The research team has made headway in solving this problem by formulating a magnesium alloy with almost zero yield asymmetry and high ductility.
Researchers at the Indian Institute of Technology Madras (IITM), along with the University of North Texas and US Army Research Laboratory, have developed a magnesium alloy with significantly improved properties, that can replace steel and aluminium in automotive and aerospace components. 

The current industrial application of wrought magnesium alloys in structural components is limited due to their poor moderate or low strength. There has been a great deal of focus on lowering the carbon footprint of vehicles by using light-weight material in their bodies.

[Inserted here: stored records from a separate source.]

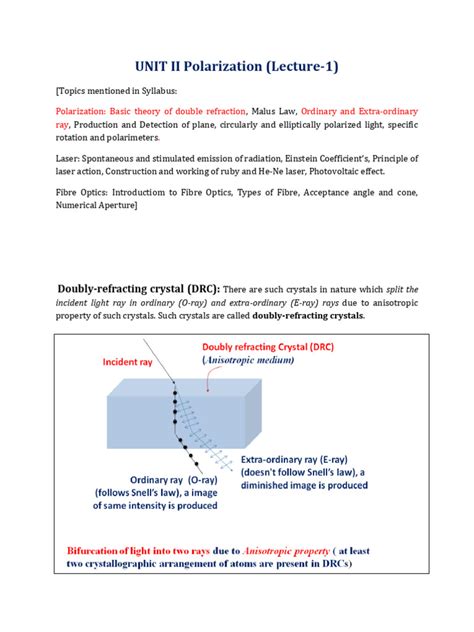 UNIT II Polarization (Lecture-1)

[Topics mentioned in Syllabus:

Polarization: Basic theory of double refraction, Malus Law, Ordinary and Extra-ordinary ray, Production and Detection of plane, circularly and elliptically polarized light, specific rotation and polarimeters.

Laser: Spontaneous and stimulated emission of radiation, Einstein Coefficient's, Principle of laser action, Construction and working of ruby and He-Ne laser, Photovoltaic effect.

Fibre Optics: Introductiom to Fibre Optics, Types of Fibre, Acceptance angle and cone, Numerical Aperture]

Doubly-refracting crystal (DRC): There are such crystals in nature which split the incident light ray in ordinary (O-ray) and extra-ordinary (E-ray) rays due to anisotropic property of such crystals. Such crystals are called doubly-refracting crystals.

Incident ray

Doubly refracting Crystal (DRC)
(Anisotropic medium)

Extra-ordinary ray (E-ray)
(doesn't follow Snell's law), a diminished image is produced

Ordinary ray (O-ray)
(follows Snell's law), a image of same intensity is produced

Bifurcation of light into two rays due to Anisotropic property ( at least two crystallographic arrangement of atoms are present in DRCs)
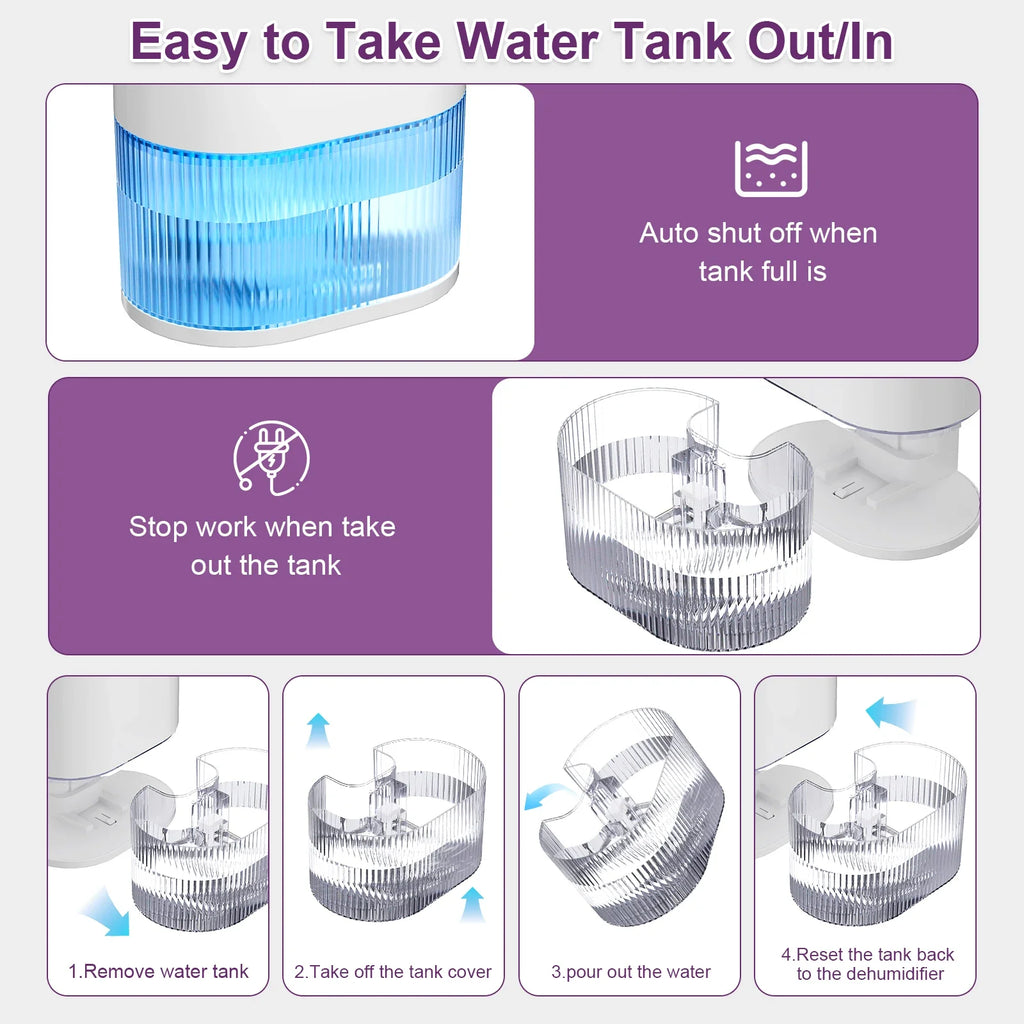 Easy to Take Water Tank Out/In

Auto shut off when tank full is

Stop work when take out the tank

1.Remove water tank

2.Take off the tank cover

3.pour out the water

4.Reset the tank back to the dehumidifier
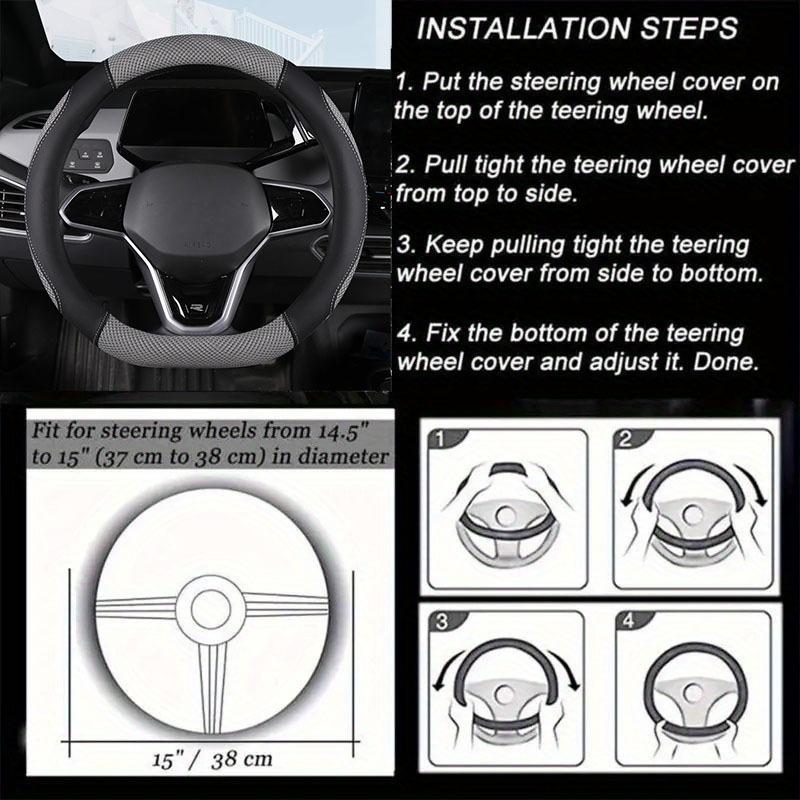 INSTALLATION STEPS

1. Put the steering wheel cover on the top of the teering wheel.

2. Pull tight the teering wheel cover from top to side.

3. Keep pulling tight the teering wheel cover from side to bottom.

4. Fix the bottom of the teering wheel cover and adjust it. Done.

Fit for steering wheels from 14.5" to 15" (37 cm to 38 cm) in diameter

15" / 38 cm

1

2

3

4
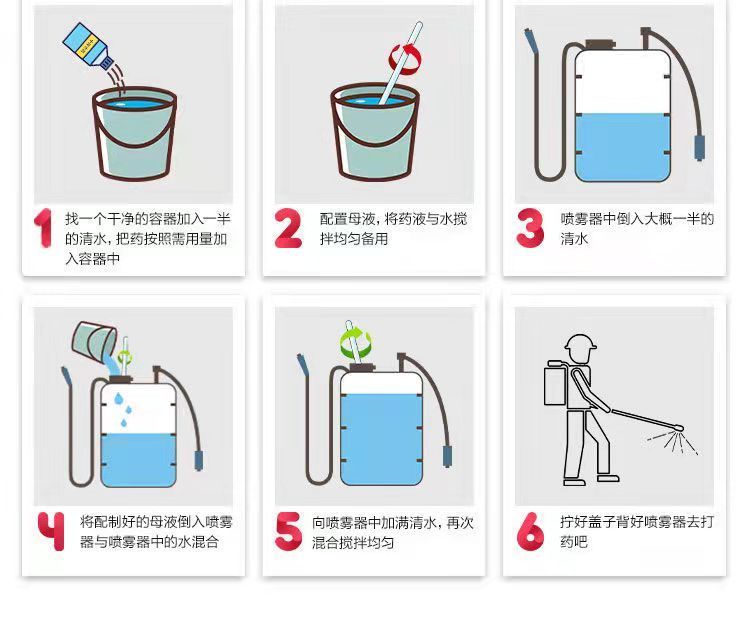 1 找一个干净的容器加入一半的清水，把药按照需用量加入容器中

2 配置母液，将药液与水搅拌均匀备用

3 喷雾器中倒入大概一半的清水

4 将配制好的母液倒入喷雾器与喷雾器中的水混合

5 向喷雾器中加满清水，再次混合搅拌均匀

6 拧好盖子背好喷雾器去打药吧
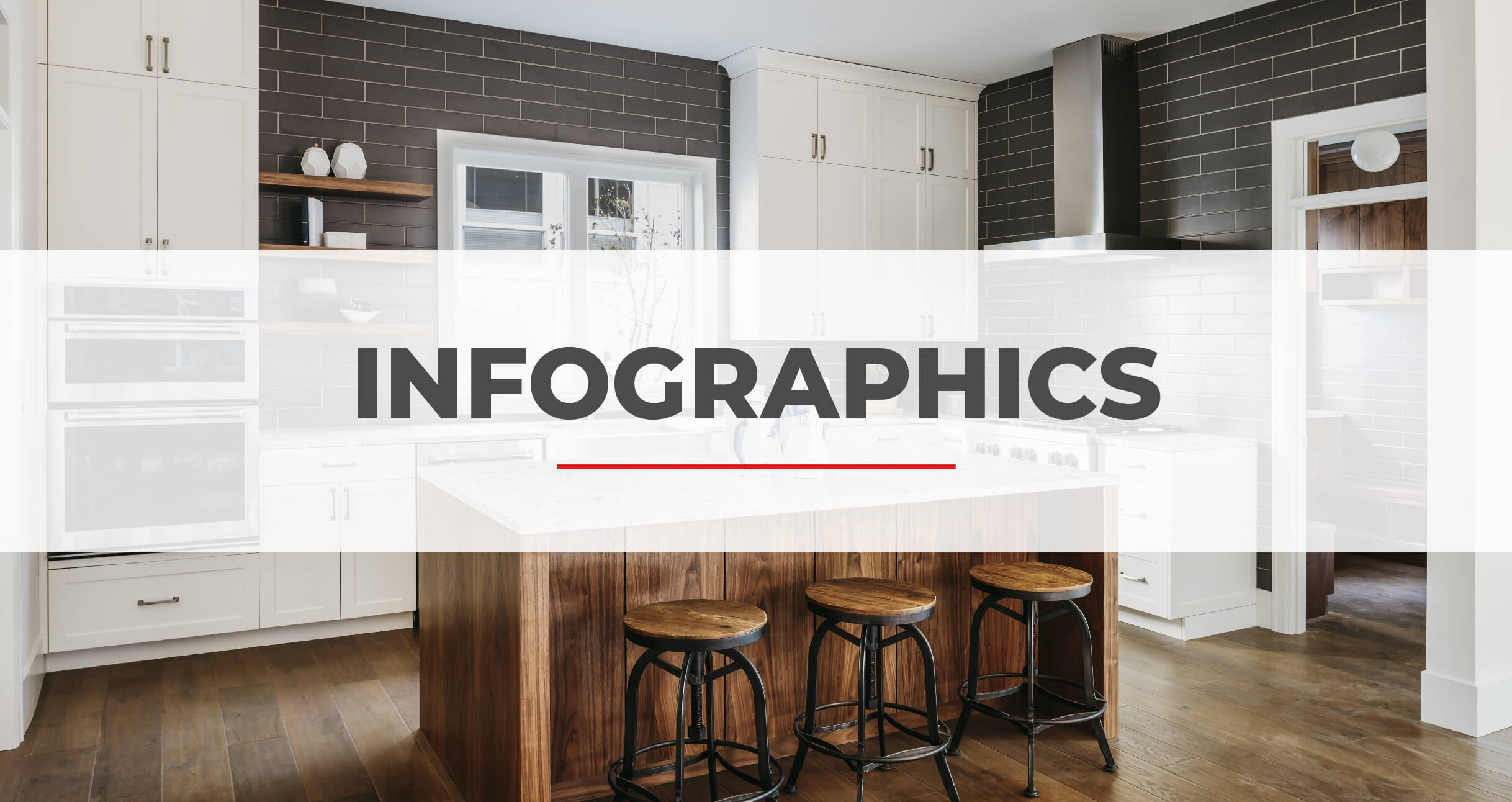 INFOGRAPHICS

Lighter vehicles consume less fuel to run and are therefore play a strategic role in increasing energy-efficiency. vehicular emissions alone contribute 27 per cent of total carbon dioxide emissions currently.  

The research team has made headway in solving this problem by formulating a magnesium alloy with almost zero yield asymmetry and high ductility. The new engineered alloy is strong, highly ductile and its super-plasticity is achieved at higher strain-rates that reduce overall manufacturing time, effort, and costs. In addition to this, it is also lightweight, which helps lower the carbon footprint of vehicles. Lightweight vehicles need lesser fuel to run and are therefore more fuel-efficient.

Sushanta Kumar Panigrahi, Associate Professor, Department of Mechanical Engineering, IIT Madras, said, “In view of the compelling needs for economical usage of scarce energy resources and ever-stricter control over emissions to lower environmental impact, automotive and aerospace industries are searching for alternative advanced light-weight structural materials to existing conventional materials." 

Being one of the lightest and energy-efficient structural materials, magnesium alloys are potential candidates to replace steel and aluminum alloys in automotive and aerospace components since their density is two-thirds of aluminum and one-quarter of steel.

His research group is also trying to increase the load-bearing capacity of metals and alloys through microstructural engineering and processing of metals. The team is all set to apply the same strategy of processing to other known magnesium alloys and metallic alloys with the intention of obtaining highly efficient stronger materials with superior performance.